| EXERCISE AIM |
An exact copy is needed of the lines in the entries below from the line with "Vuxen svan med fågelungar royaltyfria bilder" up to and including the line with "Pigment DAMOUR - Gaude + Camomille", and of nothing else. Leave the pictures out.
*** THE RECORDS Section Begins ***
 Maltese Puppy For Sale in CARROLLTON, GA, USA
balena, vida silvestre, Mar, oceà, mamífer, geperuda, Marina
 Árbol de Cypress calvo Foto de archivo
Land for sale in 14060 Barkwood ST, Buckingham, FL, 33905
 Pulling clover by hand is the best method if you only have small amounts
*** THE RECORDS Section Ends ***
*** THE RECORDS Section Begins ***
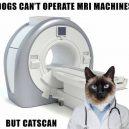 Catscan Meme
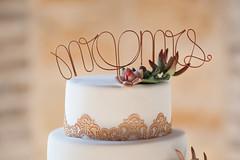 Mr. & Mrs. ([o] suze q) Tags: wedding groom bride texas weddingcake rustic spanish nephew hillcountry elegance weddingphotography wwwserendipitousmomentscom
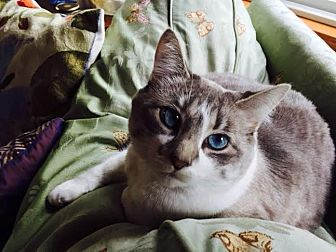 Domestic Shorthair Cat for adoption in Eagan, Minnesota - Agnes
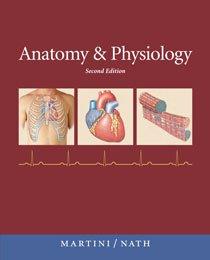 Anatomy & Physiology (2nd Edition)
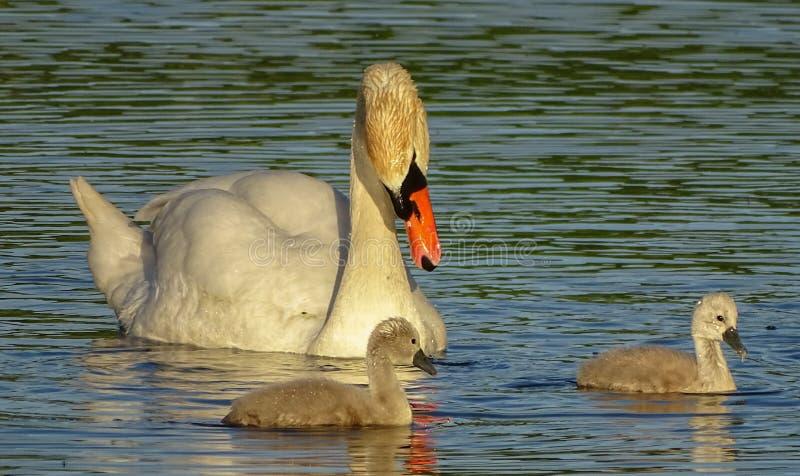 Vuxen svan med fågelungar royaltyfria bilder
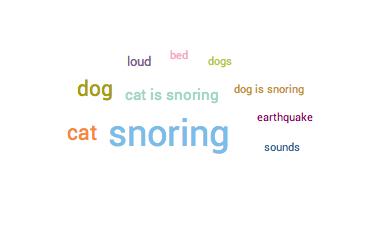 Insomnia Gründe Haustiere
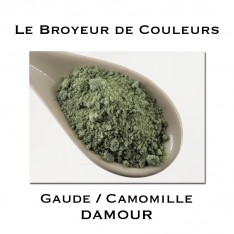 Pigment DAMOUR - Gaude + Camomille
*** THE RECORDS Section Ends ***
| RESPONSE BELOW |
 Vuxen svan med fågelungar royaltyfria bilder
 Insomnia Gründe Haustiere
 Pigment DAMOUR - Gaude + Camomille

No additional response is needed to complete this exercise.